## START Supplied material

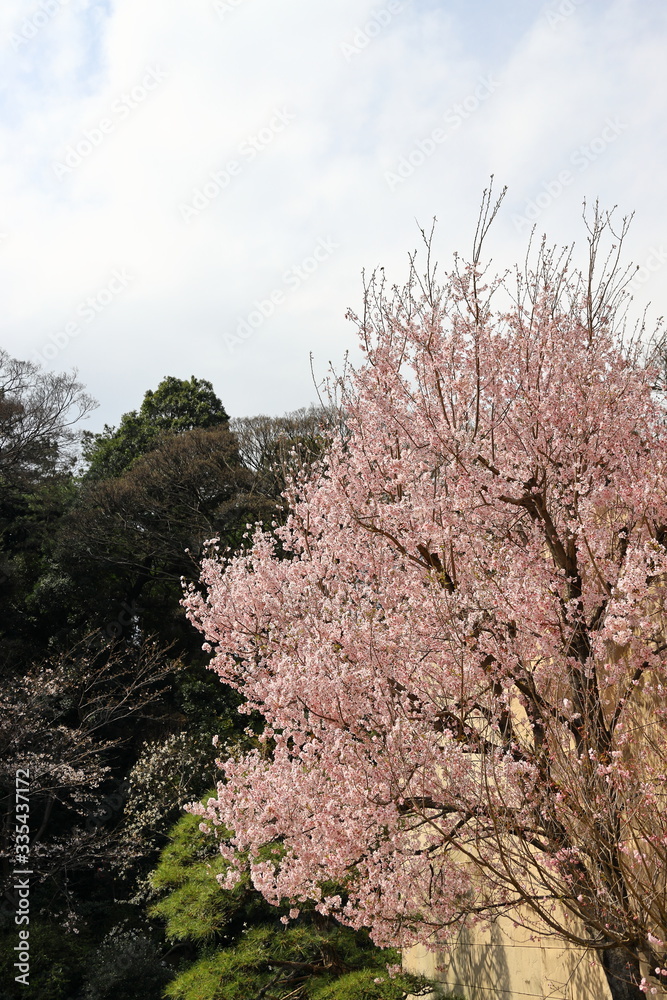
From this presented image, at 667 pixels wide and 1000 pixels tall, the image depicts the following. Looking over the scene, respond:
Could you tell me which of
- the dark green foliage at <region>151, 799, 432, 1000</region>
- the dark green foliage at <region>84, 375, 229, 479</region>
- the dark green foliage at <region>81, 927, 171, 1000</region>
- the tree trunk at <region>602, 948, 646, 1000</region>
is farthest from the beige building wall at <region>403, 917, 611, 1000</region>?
the dark green foliage at <region>84, 375, 229, 479</region>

## END Supplied material

Reproduce the entries word for word, from their start through the line that contains "is farthest from", including that line, and leave the picture out of your answer.

_Answer for the task_.
From this presented image, at 667 pixels wide and 1000 pixels tall, the image depicts the following. Looking over the scene, respond:
Could you tell me which of
- the dark green foliage at <region>151, 799, 432, 1000</region>
- the dark green foliage at <region>84, 375, 229, 479</region>
- the dark green foliage at <region>81, 927, 171, 1000</region>
- the tree trunk at <region>602, 948, 646, 1000</region>
is farthest from the beige building wall at <region>403, 917, 611, 1000</region>?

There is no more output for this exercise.